▶ _What to do_:
Word for word, copy the line that contains "Зимова казка: прикарпатці" and each line after it in the data below. Pictures stay out of the copy.

-------

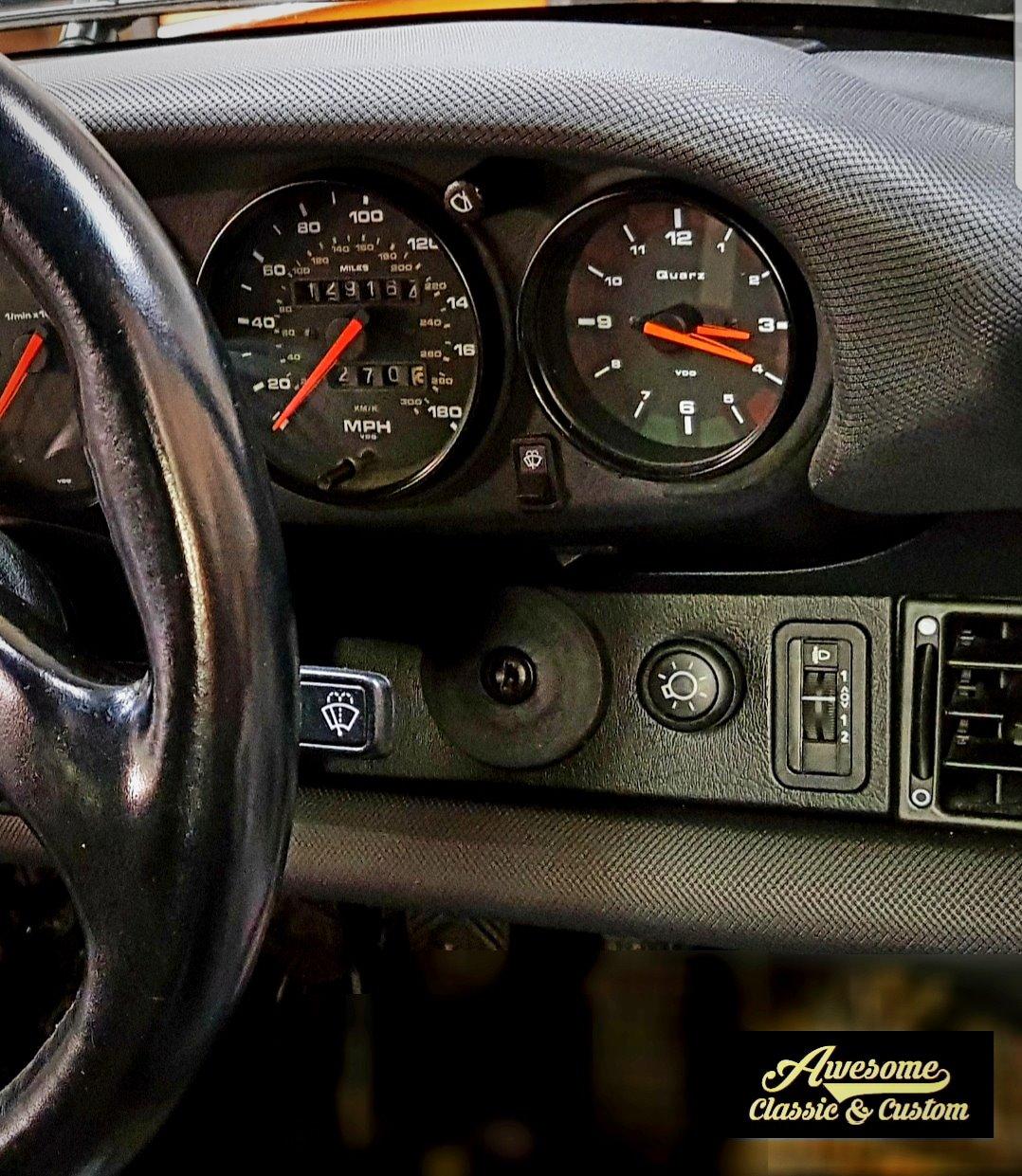 Porsche 911/964 dashboard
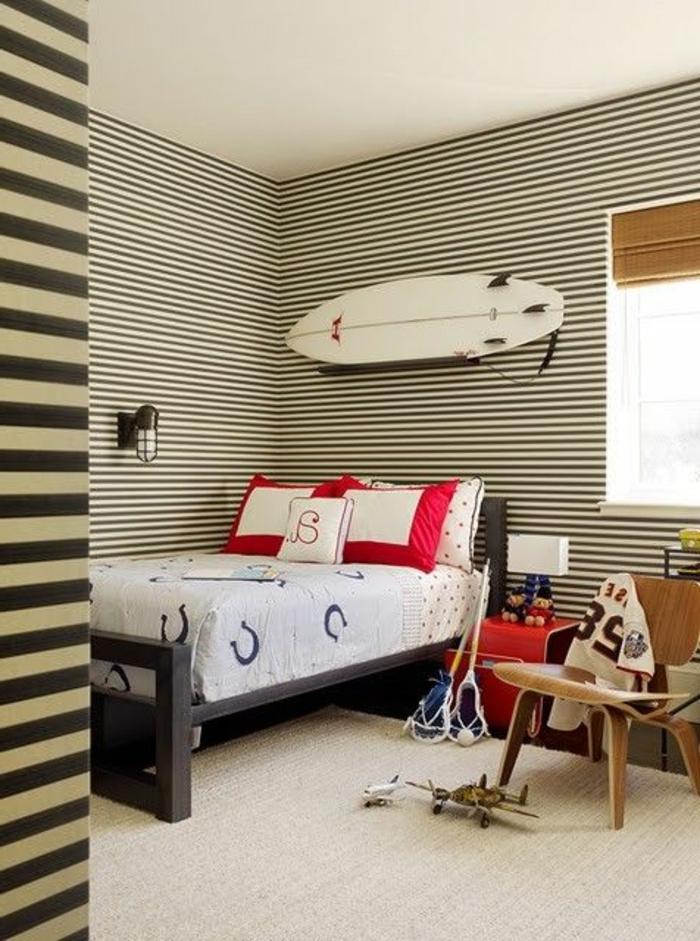 planche-de-surf-au-dessus-d'un-lit-de-garçon
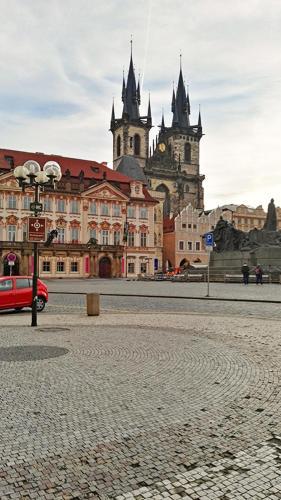 Prague Old Town Apartment with Terrace Bild 5
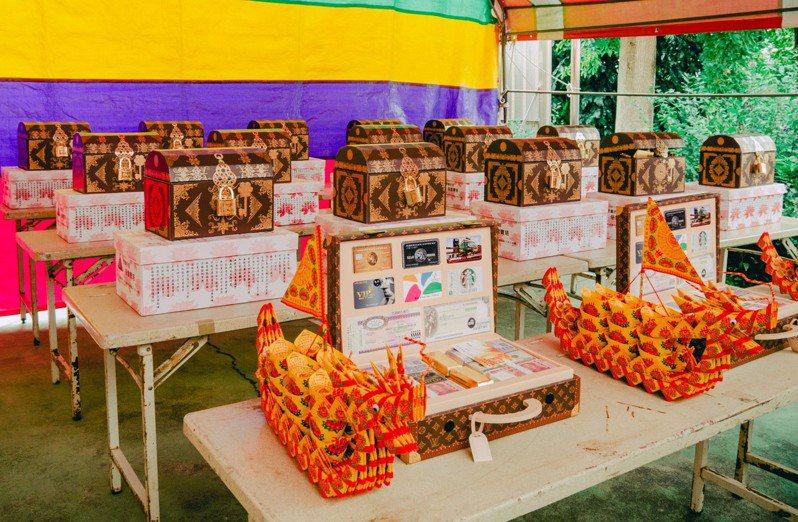 慈雲寶塔推出代拜服務,設計「天國旅行箱」,幫民眾準備祭品,放在有質感的名牌手提包內,讓祭品擺放整齊又美觀。圖/慈雲寶塔提供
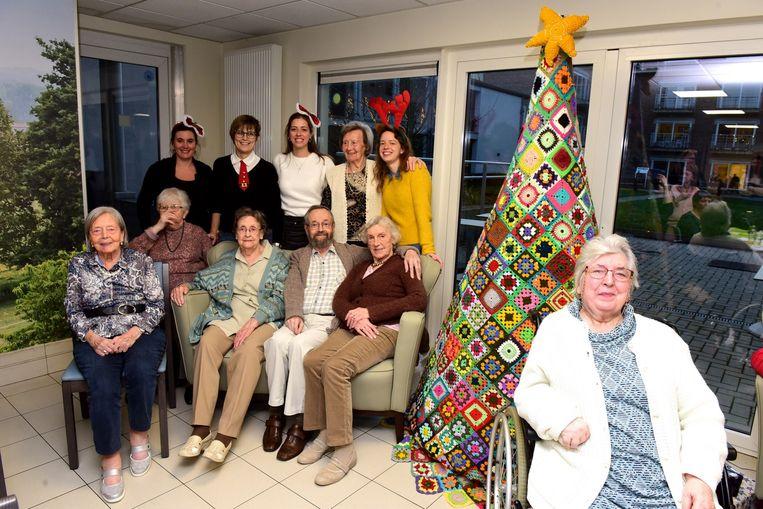 Enkele bewoners en personeel van Eyckeborch bij de gehaakte kerstboom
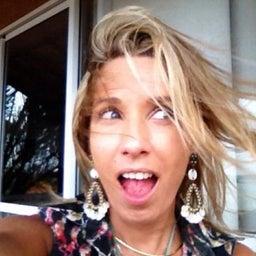 Ana Carol C Bulhoes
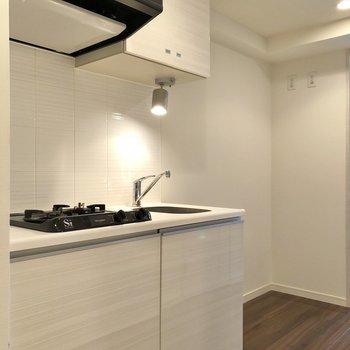 キッチンの横には冷蔵庫やラックを置くスペースが確保されています※写真は4階の同間取り別部屋のものです
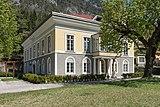 Bleiberg-Noetsch 2 ehem Gewerkenhaus Theresienhof S-Seite mit Veranda 29042015 2911.jpg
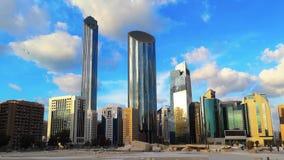 Tid schackningsperiod av den moderna stadsarkitekturen och skyskraporna av Abu Dhabi horisont med härliga moln, World Trade Cente arkivfilmer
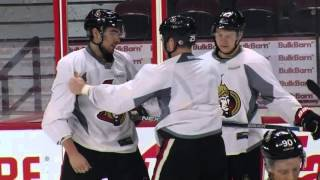 Gotta See It: Neil gives fight lessons to younger Sens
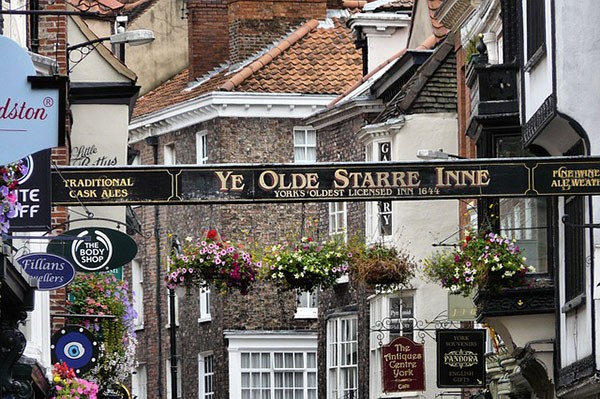 Ye Olde Starre Inn street sign in York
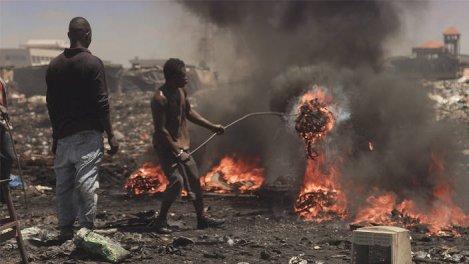 Ghana : dans l'enfer des déchets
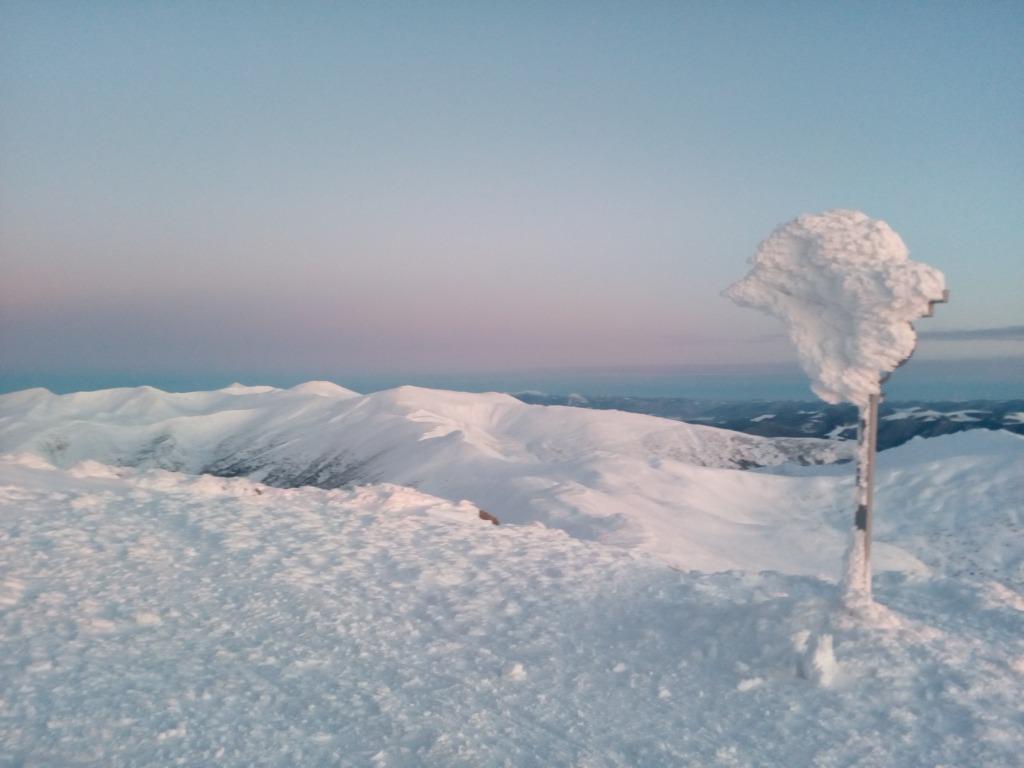 Зимова казка: прикарпатці діляться неймовірними фото та відео засніжених Карпат 20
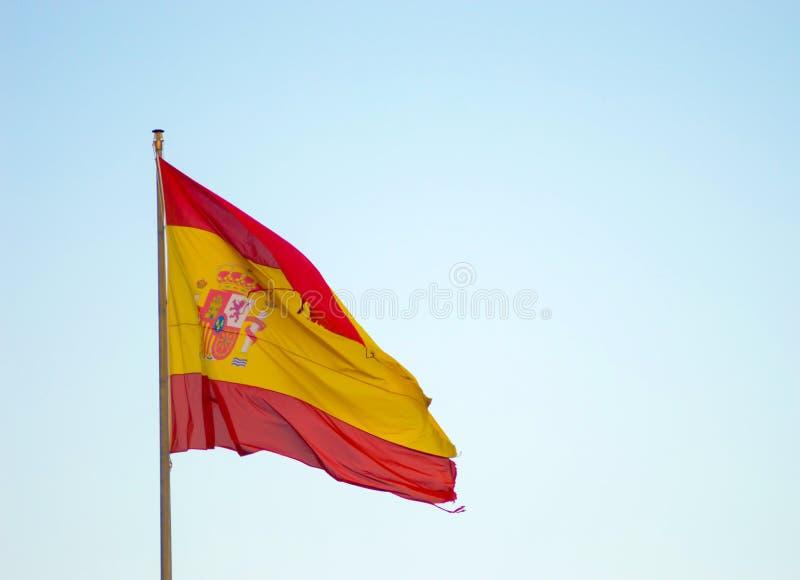 Bandera española que sopla en la brisa de los veranos fotos de archivo libres de regalías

-------

▶ _Answer area_:
 Зимова казка: прикарпатці діляться неймовірними фото та відео засніжених Карпат 20
 Bandera española que sopla en la brisa de los veranos fotos de archivo libres de regalías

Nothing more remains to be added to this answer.